___ SELECTED EXTRACT

1. In New York’s most recent issue, Kerry Howley examined how Larry Nassar was able to prey on young gymnasts for so many years without being caught (“Everyone Believed Larry Nassar,” November 12–25). The Washington Post’s Monica Hesse wrote, “What struck me during Larry Nassar’s trial was how gingerly and vaguely media discussed the actual abuse he levied on hundreds of gymnasts. This article doesn’t let the pain of girls’ bodies be vague, or gross, or unmentionable. It bears witness to it all.” Georgetown Law’s Lindsey Barrett saw parallels with her own experience as a young dancer: “As a former (frequently injured) ballet dancer, reading Howley’s article felt like a punch to the gut. Ballet is similar in a number of ways to gymnastics — it’s intensely physical from a young age, injuries are ubiquitous, and the long odds of success are contingent on mitigating them. Faith in kingmakers, and the medical professionals who can prevent catastrophe, is profound. Opportunities for trusted figures to exploit those conditions proliferate, all in a context that normalizes close physical contact. Administrators, parents, and athletes ignore instincts that would have otherwise blared red. I want to mass print this article and strew it from a helicopter till copies of it paper every gymnastics facility and ballet studio in the country.” Some readers, though, took exception to the story’s inclusion of an image of Nassar with his hands on a young gymnast: @brifokine tweeted, “This picture, with all of the survivor testimonies in my mind, is deeply deeply disturbing,” and @JoshuaAReay tweeted, “Was this picture really necessary?” But @TashaMahal replied, “If that’s what it takes to get people’s attention, then, yes.” ESPN’s Darren Rovell spoke to the story’s importance, writing: “I’m aware of how fast a story moves on, but I hope we never tire of reading about Larry Nassar and what he did & the system set up around him. An incredible piece … Get through it please, so we don’t repeat history.”
2. In light of this country’s polarization, Sasha Issenberg set forth a modest proposal: What would it look like if Red America and Blue America split up (“Divided We Stand,” November 12–25)? @jenniferm_q remarked, “Remember when the Tea Party and the libertarians were called a bunch of treasonous wackadoos for proposing this very thing? What a difference a few years makes.” But in response to those dismissing the story, Michael Neary wrote, “Did anyone … actually read the article to the end rather than just raging at the title? The author literally says that splitting up into smaller units would be a bad idea.” As for the feasibility of such an endeavor, Rick Masters, special counsel to the National Center for Interstate Compacts, wrote, “It is certainly true that the framers of the Constitution understood that the states needed a mechanism for adjusting interstate relationships, but they never intended the compact clause to be a self-destruct button to be pressed by the states to resolve political controversies. So while this article, in my view, exceeds the intent and existing scope of the compact clause, it does allow an opportunity to focus on the reality that interstate compacts provide a means of managing multistate matters and can foster compromise and cooperation.”

______

[TASKS]:
• a. Answer these questions using the reader comments above:
(i) Who wrote the article "Everyone Believed Larry Nassar"?
(ii) Which tweet replied, "If that's what it takes to get people's attention, then, yes"?
(iii) What position does Rick Masters hold?
• b. Carry on the reader comments on New York's stories from the point where they stop.
The items that come after this are separate material and have no connection to the reader comments above.

___ EXTRACTED DATA

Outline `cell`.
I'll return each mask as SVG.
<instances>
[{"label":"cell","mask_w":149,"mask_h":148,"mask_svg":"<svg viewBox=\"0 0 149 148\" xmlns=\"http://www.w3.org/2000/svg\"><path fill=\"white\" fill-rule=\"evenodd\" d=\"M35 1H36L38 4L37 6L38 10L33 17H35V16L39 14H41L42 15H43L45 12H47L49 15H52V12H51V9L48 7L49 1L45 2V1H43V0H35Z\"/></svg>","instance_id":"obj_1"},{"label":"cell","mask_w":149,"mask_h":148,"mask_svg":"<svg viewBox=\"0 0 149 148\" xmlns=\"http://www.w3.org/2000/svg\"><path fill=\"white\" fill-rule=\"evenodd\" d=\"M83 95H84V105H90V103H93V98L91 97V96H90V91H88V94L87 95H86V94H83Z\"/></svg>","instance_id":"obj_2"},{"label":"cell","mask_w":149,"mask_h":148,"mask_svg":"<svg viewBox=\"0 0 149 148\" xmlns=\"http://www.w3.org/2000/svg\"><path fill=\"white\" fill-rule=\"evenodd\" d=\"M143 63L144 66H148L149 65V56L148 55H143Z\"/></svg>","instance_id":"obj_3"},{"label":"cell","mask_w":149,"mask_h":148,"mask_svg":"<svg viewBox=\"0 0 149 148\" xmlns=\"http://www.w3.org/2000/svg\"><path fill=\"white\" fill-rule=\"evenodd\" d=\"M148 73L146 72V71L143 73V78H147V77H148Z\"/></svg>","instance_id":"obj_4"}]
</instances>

______

[EXERCISE RESPONSES]:
• a.
(i) Kerry Howley
(ii) @TashaMahal
(iii) Special counsel to the National Center for Interstate Compacts

• b.
3. Derek and Maria Broaddus thought they’d found their New Jersey dream house until threatening letters from an anonymous antagonist made domestic life a nightmare (“The Watcher,” by Reeves Wiedeman, November 12–25). Readers had a visceral reaction to the story, with Steve Silberman, author of NeuroTribes, calling it “one of the creepiest magazine features I’ve ever read,” and @Henry_Kaye tweeting, “I grew up 6 blocks from this house and am currently 3,000 miles away, but I just locked every door.” Although some readers were instantly clamoring for a movie adaptation, others were more horrified by the way neighbors treated the Broadduses. @RyneIsMean tweeted, “This is a classic horror story that transitions into the TRUE horror story: neighborhood real estate and property value disputes.” As for the family’s legal claims, Hilary Silvia-Goldberg, an attorney and professor who specializes in real-estate law, added: “Unless you’re in California, most courts say non-physical problems are immaterial, warning buyer beware. Rare exception is made for preexisting, present dangers, but The Watcher is different. Had the buyers asked about crimes, threats, or problematic neighbors, perhaps the result would change. While The Watcher claimed victory at the end of the article, the real winner, if any, was caveat emptor.” Others found at least a little humor in the story: Mike Hogan remarked, “The Jersey-est thing about this very Jersey story is that the forensic linguist the couple hired had once been a member of Sha Na Na.”